===== EXERCISE TEXT =====

And I beheld him the fate
of man’s peace
Fatigued under the blue
attire and weight
Of the metal which hunts
men with ease,
Ordering me to enter the
caravan of eight.
I discover that
a narrative poem would take too long to arrange on a poetic metre and rhymes
and might be hard for some to understand so I switch to prose style.
But my writing
is obstructed by the fact that I’m not free; I’m handcuffed.
I stop writing
and start reflecting on the other days when I was arrested for journalist
reasons which is normal, in fact, a journalist who has never been behind bars is
the most careful person in Rwanda.
This land of a
thousand hills (and valleys of course), has had a long history of its people running
away from authoritarian governments and I’m one of the few men and women who
have tried to reverse the journeys made by our fathers and return to our land.
It was a grand
dream I had since my childhood and I fulfilled it, so, even when we walk through
the valleys of the shadow of death that our fathers ran away from, we have that
hope that even when our children are orphaned, they would survive just like
thousands of other orphans are in Rwanda.
A scam of
freedom (1 pm)
My
contemplation is interrupted by the police officer Dr. A Matama who calls me to
his desk, passing by a speaker that shouts the message of government directives
on the prevention of Coronavirus.
He orders the
anonymous officer to set me free but he refuses, arguing that I should first
remove the password in my tablet and delete the picture they suspect that I
took of myself with handcuffs.
Dr. Matama
tells me that he is going to set me free after deleting the pictures.
I remove the
password, trembling with the handcuffs on me, and they find no pictures and
Matama leads me out of the stadium to set me free.

=====

- ACTIVITIES -
**A)** In the arrest account, what style does the writer switch to after deciding a narrative poem would take too long to arrange?
**B)** Write out the passage of the arrest account from "But my writing" up to and including "to our land.", changing "careful" to "cautious".
The records come from a separate source.

===== EXTRACTED RECORDS =====

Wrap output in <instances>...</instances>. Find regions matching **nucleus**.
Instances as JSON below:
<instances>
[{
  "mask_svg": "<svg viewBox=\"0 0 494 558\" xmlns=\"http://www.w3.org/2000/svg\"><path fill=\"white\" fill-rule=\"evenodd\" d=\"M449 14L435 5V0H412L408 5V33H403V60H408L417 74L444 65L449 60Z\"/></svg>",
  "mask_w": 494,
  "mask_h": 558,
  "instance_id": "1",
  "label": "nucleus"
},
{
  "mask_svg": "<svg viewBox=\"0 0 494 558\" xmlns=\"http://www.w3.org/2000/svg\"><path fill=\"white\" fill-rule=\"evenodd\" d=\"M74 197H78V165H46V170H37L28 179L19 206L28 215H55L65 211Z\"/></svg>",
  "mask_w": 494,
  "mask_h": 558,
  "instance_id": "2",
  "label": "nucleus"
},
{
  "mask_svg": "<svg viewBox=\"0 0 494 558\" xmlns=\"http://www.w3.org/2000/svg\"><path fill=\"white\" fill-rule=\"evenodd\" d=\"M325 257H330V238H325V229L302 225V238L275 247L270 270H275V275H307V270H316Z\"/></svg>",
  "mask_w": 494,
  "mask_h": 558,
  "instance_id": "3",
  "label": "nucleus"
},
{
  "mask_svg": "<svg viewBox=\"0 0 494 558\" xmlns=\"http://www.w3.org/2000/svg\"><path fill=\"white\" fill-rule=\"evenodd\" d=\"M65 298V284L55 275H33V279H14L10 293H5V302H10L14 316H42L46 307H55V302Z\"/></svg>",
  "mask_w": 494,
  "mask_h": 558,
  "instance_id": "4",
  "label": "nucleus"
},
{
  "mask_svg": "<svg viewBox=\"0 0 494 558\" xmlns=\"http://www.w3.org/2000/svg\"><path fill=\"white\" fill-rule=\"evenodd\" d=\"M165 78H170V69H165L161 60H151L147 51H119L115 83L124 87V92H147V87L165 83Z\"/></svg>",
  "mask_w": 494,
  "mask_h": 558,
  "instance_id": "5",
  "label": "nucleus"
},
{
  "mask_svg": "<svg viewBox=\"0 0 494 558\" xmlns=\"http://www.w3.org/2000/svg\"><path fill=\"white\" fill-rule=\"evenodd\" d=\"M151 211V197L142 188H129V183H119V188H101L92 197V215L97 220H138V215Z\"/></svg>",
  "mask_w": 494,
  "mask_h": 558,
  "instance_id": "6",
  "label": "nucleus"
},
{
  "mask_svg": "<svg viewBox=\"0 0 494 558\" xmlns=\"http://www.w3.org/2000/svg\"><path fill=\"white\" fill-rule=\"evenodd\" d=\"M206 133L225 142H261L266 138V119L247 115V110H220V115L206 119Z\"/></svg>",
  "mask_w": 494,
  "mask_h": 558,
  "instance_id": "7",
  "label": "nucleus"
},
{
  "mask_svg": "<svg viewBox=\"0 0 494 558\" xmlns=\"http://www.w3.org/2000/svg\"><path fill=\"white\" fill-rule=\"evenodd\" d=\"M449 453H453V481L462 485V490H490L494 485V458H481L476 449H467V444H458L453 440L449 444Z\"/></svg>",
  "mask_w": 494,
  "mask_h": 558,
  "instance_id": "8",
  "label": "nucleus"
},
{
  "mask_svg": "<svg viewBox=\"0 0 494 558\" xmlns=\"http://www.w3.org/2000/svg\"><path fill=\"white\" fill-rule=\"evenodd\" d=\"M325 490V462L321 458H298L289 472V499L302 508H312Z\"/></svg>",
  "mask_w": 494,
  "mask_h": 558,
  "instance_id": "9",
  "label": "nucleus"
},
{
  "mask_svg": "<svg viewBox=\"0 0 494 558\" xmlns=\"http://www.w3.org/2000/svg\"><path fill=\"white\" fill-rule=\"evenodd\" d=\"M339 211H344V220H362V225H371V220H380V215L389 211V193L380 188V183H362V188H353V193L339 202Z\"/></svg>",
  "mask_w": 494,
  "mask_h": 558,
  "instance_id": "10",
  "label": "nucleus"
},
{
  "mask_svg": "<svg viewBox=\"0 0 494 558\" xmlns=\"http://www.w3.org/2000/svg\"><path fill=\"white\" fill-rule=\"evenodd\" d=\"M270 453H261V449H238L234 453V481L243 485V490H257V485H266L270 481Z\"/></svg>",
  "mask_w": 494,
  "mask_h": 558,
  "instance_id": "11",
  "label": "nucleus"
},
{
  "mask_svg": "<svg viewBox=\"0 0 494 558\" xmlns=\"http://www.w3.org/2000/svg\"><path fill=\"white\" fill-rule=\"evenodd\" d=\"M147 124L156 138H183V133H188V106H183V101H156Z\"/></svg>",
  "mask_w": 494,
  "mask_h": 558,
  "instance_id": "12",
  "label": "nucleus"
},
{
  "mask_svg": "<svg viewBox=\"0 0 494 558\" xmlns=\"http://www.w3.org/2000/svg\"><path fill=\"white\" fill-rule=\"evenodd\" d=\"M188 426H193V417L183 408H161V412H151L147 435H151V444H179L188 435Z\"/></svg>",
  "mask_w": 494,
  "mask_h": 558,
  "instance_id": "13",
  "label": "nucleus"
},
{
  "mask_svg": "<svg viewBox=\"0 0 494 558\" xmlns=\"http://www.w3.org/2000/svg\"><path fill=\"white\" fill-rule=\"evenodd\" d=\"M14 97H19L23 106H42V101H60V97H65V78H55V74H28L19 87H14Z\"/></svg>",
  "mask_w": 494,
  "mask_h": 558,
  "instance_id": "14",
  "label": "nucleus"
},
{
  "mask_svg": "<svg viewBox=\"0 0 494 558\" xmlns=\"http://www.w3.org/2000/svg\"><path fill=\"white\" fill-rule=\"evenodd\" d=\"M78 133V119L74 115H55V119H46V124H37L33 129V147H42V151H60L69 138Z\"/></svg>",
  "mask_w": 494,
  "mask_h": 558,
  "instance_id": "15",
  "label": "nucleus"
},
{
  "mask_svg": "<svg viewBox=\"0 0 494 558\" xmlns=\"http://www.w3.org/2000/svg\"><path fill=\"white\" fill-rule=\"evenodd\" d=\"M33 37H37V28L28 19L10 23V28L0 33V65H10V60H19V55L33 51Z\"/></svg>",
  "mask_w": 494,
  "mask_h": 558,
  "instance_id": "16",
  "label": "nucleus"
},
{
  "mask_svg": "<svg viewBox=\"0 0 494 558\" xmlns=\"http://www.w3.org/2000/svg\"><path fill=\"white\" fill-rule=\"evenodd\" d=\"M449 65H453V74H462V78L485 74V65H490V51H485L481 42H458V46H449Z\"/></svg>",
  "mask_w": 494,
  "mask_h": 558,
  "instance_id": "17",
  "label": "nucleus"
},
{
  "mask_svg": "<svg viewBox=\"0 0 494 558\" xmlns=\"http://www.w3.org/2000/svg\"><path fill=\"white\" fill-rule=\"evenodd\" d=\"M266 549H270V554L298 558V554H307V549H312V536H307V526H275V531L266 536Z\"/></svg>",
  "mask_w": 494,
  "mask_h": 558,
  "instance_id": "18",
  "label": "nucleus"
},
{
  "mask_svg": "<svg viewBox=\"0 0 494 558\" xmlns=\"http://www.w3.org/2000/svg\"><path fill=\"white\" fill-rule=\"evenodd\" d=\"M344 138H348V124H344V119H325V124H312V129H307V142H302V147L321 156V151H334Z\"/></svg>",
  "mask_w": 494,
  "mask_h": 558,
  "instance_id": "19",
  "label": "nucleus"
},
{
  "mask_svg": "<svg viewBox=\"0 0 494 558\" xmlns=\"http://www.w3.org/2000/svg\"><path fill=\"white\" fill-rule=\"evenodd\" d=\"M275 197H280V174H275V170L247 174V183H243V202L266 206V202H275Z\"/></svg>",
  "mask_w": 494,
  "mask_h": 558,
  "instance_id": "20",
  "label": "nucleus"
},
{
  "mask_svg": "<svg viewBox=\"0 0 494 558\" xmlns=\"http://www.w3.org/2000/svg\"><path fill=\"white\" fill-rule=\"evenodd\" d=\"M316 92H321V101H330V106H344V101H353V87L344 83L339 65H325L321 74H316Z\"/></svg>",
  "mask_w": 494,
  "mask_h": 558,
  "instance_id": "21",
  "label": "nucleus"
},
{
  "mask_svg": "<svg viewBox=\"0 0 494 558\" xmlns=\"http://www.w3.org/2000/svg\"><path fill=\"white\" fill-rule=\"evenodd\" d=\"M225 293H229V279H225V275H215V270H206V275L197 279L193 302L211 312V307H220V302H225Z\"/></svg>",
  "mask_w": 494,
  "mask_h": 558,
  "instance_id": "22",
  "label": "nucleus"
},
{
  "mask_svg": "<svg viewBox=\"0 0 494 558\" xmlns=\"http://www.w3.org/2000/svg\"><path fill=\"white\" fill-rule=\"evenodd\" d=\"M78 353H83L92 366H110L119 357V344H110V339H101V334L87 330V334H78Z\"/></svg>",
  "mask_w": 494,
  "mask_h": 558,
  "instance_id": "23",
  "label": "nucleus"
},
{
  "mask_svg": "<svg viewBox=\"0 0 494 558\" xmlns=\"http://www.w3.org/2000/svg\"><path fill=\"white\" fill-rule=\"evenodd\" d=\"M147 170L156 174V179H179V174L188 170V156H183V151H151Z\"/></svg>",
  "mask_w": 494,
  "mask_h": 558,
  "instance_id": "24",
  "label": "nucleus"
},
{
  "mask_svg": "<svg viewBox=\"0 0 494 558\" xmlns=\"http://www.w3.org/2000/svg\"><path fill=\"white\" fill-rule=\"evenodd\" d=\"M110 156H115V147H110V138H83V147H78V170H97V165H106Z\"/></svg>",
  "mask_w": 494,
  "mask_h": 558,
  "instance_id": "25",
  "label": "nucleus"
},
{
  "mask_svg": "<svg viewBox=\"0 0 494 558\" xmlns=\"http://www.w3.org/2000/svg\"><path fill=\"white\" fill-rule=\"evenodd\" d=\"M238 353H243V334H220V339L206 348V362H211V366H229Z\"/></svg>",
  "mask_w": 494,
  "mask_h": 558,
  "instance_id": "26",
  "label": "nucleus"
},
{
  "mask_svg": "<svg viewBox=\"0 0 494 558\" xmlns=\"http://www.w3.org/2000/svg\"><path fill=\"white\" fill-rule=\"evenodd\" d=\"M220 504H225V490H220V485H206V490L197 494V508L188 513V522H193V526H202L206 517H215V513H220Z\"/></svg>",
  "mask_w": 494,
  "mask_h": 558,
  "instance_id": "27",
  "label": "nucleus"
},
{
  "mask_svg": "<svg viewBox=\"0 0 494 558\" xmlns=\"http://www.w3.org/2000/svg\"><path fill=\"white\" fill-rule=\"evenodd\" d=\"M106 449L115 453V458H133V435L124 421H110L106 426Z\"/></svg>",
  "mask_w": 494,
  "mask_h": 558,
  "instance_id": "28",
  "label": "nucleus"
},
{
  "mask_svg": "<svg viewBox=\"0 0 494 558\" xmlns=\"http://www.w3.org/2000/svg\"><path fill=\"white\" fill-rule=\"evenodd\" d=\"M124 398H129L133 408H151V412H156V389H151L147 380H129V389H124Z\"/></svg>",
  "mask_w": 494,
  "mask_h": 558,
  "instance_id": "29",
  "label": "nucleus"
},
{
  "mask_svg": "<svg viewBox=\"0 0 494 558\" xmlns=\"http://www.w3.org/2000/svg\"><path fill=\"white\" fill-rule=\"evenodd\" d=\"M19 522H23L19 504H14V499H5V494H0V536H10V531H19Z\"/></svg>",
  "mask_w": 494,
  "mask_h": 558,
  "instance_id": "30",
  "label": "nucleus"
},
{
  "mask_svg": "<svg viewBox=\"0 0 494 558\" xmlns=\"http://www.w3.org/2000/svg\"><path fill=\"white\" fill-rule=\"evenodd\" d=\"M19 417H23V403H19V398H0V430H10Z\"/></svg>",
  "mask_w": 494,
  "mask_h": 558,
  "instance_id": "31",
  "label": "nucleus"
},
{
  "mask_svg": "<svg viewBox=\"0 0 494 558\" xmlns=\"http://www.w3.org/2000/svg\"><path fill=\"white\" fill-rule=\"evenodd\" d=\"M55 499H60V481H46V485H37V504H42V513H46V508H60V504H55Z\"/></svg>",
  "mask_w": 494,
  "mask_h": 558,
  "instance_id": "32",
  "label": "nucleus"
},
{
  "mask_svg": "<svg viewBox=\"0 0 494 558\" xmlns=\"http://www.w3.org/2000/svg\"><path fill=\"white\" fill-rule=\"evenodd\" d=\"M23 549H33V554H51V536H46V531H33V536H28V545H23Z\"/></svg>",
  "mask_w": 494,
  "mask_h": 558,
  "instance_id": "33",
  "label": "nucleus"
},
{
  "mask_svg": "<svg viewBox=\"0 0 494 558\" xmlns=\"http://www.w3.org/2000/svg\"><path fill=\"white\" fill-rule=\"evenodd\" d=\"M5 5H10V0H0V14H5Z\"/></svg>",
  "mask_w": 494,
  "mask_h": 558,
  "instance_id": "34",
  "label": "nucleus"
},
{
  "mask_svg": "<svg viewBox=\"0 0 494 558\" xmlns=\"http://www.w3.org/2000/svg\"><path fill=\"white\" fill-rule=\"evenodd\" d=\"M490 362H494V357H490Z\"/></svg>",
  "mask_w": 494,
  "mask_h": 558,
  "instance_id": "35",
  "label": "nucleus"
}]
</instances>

=====

- ANSWERS BY ITEM NUMBER -
**A)** Prose style.

**B)**
But my writing
is obstructed by the fact that I’m not free; I’m handcuffed.
I stop writing
and start reflecting on the other days when I was arrested for journalist
reasons which is normal, in fact, a journalist who has never been behind bars is
the most cautious person in Rwanda.
This land of a
thousand hills (and valleys of course), has had a long history of its people running
away from authoritarian governments and I’m one of the few men and women who
have tried to reverse the journeys made by our fathers and return to our land.